Allein diese Tatsache belegt, dass es keineswegs um "die Würde des hohen Amtes" geht, über das "nicht spekuliert" werden dürfe, um es "nicht zu beschädigen". Es geht auch nicht um die beste Besetzung für die Funktion des obersten Staatsrepräsentanten und auch nicht darum, dass nach acht Männern endlich einmal eine Frau oder auch jemand aus Ostdeutschland dran wäre. Es ging immer und geht auch diesmal ausschließlich um parteipolitische Interessen. Obwohl etliche Namen ins Spiel gebracht wurden, ging es nicht um die Person oder um die Qualifikation des künftigen Präsidenten oder der Präsidentin, sondern um die Zukunft der Parteivorsitzenden, die sich über eine Kandidatur verständigen müssten. Dass es dabei in den Oppositionsparteien auch um Ausgangspositionen für den Anlauf zur nächsten Kanzlerkandidatur und um künftige Koalitionen ging, war eine unübersehbare Begleiterscheinung.
Was sich in den vergangenen Monaten abgespielt hat, war nach übereinstimmender Meinung der Medien eine "würdelose Hängepartie", "Kabale und Kuhhandel" und hat "die nach unten offene Niveauskala weiter gedrückt".
Noch nie wurden so inflationär viele Namen in die Öffentlichkeit gestreut wie diesmal.

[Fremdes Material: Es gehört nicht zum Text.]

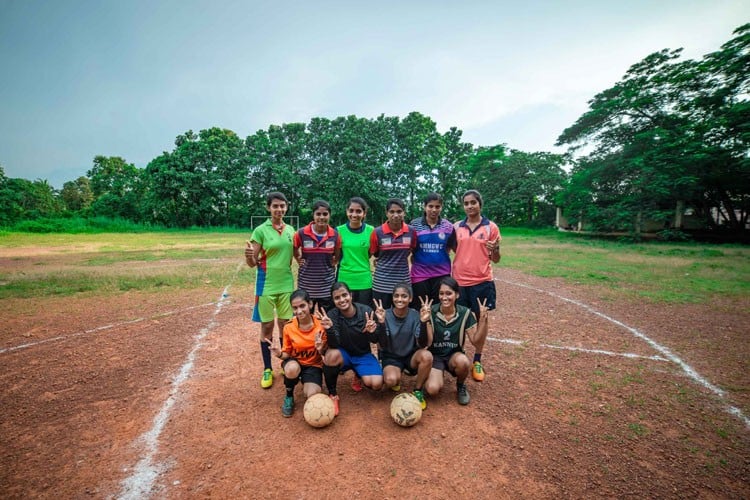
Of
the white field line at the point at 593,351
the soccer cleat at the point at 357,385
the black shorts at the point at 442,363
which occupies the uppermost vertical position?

Dass bisher das Amt trotzdem nicht wirklich ernsthaft beschädigt worden ist, kann nur mit einer Erkenntnis zu tun haben: Trotz regelmäßigen Schachers um den Posten im Vorfeld der Wahl haben alle Bundespräsidenten (bis auf Lübke, der mit unbeholfenen Versprechern ständig für Heiterkeit sorgte) eine gute Figur abgegeben. Auch Herzog, der 1994 nur als Ersatzkandidat für den von Helmut Kohl auserkorenen und dann zurückgezogenen Steffen Heitmann zum Zuge kam.
Diejenigen, deren Namen jetzt in Zeitungen zu lesen waren, konnten sich nicht dagegen wehren. Denn sie wurden gar nicht gefragt, ob sie bereit wären oder nicht, sondern sie wurden als Spielmaterial, Täuschungsfiguren und menschliche Manövriermasse behandelt.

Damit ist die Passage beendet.